If held liable in any case, GSK has said it has served Haleon with notice that it may try to recover payments from the company. GSK fell 0.7 per cent, or 9.6p, at 1415.4p.
The FTSE 100 was down 0.3 per cent, or 20.31 points, at 7515.75 while the FTSE 250 dropped 1.5 per cent, or 309.37 points, to 20,027.04.
The market mood was soured after UK inflation hit a new 40-year high, fuelling recession fears.
Traders also began to price in the possibility that the Bank of England will raise interest rates sharply again next month to try to keep a lid on soaring prices.
‘The inflation reading will only add to conviction that the Bank will hike rates a further 50 basis points, providing consumers with a double whammy of rising food and energy bills as well as higher mortgage costs,’ said AJ Bell analyst Danni Hewson.
The surge in inflation also triggered a rise in the value of the pound which weighed on the blue-chip stocks that make their money abroad, as stronger sterling hits the value of their earnings.

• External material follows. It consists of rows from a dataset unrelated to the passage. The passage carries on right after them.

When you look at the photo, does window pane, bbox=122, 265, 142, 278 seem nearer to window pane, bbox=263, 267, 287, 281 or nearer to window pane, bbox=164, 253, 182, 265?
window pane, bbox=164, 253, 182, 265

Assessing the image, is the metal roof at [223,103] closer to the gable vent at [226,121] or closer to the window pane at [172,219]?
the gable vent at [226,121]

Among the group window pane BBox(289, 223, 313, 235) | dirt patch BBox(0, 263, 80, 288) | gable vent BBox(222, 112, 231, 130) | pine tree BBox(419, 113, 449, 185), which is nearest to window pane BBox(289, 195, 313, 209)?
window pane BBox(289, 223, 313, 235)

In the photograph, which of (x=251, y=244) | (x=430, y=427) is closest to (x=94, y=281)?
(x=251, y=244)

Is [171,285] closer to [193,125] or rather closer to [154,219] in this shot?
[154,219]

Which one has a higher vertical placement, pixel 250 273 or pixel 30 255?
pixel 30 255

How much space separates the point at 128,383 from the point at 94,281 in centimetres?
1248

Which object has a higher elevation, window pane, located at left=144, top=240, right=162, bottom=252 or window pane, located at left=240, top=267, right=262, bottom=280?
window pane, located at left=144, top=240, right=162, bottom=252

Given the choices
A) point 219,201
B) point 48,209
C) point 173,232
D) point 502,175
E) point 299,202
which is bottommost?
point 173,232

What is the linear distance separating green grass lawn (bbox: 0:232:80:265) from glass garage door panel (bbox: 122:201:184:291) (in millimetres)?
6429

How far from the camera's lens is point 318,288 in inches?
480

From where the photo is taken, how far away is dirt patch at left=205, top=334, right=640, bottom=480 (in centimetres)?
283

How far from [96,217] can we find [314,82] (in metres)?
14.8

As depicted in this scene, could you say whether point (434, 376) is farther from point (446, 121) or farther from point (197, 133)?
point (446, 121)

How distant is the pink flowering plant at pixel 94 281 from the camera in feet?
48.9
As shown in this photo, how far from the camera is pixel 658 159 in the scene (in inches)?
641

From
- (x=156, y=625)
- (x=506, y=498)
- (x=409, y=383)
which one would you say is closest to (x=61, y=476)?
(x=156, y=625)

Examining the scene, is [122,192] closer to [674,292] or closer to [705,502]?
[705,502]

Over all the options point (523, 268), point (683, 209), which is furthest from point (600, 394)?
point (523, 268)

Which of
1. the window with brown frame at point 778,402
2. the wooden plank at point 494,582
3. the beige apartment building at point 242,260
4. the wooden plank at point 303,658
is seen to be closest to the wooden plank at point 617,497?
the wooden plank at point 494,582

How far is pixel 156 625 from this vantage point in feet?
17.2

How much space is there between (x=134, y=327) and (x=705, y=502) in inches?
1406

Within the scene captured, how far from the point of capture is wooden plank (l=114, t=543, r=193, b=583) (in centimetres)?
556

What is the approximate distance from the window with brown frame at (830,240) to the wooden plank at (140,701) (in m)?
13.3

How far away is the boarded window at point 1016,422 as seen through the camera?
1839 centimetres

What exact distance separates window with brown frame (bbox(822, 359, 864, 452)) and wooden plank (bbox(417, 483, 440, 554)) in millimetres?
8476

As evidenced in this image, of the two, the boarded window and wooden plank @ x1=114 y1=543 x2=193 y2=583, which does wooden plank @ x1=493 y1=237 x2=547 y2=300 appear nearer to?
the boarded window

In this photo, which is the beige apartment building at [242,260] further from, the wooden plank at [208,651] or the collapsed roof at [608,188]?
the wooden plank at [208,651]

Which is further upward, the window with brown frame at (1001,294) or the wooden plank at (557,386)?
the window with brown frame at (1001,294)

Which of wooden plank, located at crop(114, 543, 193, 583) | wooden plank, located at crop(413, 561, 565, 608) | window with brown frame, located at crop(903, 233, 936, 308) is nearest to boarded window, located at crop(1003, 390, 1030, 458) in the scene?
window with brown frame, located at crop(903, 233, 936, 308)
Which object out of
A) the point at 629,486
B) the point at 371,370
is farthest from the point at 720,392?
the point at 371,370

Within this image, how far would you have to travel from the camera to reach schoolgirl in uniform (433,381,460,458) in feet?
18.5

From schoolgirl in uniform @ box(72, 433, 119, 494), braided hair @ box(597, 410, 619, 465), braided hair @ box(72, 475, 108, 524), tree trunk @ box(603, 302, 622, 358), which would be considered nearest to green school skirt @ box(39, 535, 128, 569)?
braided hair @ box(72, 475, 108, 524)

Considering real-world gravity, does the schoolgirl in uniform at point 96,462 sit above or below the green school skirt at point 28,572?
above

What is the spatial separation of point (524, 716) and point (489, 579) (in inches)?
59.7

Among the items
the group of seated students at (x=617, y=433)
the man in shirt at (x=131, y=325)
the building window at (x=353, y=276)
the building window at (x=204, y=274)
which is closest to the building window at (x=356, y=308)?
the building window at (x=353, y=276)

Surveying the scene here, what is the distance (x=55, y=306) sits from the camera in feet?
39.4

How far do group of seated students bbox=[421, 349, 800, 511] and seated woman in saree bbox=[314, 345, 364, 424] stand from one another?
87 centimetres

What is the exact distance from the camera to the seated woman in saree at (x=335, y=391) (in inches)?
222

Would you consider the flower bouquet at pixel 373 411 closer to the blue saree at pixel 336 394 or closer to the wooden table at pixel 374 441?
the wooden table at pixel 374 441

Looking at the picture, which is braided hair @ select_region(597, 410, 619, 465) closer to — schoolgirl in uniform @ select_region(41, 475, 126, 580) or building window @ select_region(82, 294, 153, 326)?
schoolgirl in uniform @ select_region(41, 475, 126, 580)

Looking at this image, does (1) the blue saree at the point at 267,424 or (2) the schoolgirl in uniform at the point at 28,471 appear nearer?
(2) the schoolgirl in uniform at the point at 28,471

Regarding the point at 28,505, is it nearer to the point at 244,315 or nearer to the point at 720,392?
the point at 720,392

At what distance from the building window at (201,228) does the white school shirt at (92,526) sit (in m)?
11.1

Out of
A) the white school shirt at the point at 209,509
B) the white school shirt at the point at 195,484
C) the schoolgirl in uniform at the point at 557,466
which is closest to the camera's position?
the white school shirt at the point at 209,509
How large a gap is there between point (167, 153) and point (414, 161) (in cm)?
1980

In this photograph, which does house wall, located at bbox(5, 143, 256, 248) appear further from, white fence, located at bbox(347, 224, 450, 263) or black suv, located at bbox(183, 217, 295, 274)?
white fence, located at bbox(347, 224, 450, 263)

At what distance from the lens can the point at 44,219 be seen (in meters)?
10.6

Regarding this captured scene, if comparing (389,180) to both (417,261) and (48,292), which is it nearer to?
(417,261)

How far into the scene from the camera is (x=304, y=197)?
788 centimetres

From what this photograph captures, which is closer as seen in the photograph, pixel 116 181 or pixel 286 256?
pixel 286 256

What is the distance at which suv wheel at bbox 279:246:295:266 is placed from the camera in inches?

Several miners were on the back foot, with Antofagasta dropping 2.1 per cent, or 24.5p, to 1140p while Anglo American fell 1.2 per cent, or 36p, to 2966.5p and Rio Tinto slipped 0.6 per cent, or 29.5p, to 4888.5p.
One blue-chip firm on the rise was tobacco group BAT, which climbed 1 per cent, or 34p, to 3440.5p after analysts at Jefferies upped their target price for the stock to 4500p from 4300p.
Meanwhile, drinks bottler Coca-Cola HBC gained 0.6 per cent, or 13p, to 2051p after UBS raised its target to 2400p from 2250p.
Banks were a mixed bag in the wake of the inflation data as hopes that higher interest rates will boost profits conflicted with fears a recession would hit business.
NatWest added 0.7 per cent, or 1.8p, to 262.8p while Lloyds inched up 0.1 per cent, or 0.06p, to 45.79p, Barclays dropped 1.1 per cent, or 1.82p, to 168.68p, HSBC sank 0.9 per cent, or 4.7p, to 545.1p and Standard Chartered shed 1.7 per cent, or 10p, to 593p.
Infrastructure firm Balfour Beatty surged 10.5 per cent, or 30.4p, to 319.6p after its UK construction arm reported a profit of £18million in the first half of the year, swinging from a £23million loss in 2021, and boosting profits for the whole group to £86million from £55million.
Elsewhere, stock trading platform Plus500 unveiled plans for a £50million share buyback after pre-tax profits for the first six months of 2022 rose to £259million from £156million in the same period last year.
Despite this, it fell 0.6 per cent, or 10p, to 1691p as investors fretted about a 58 per cent drop in new customers.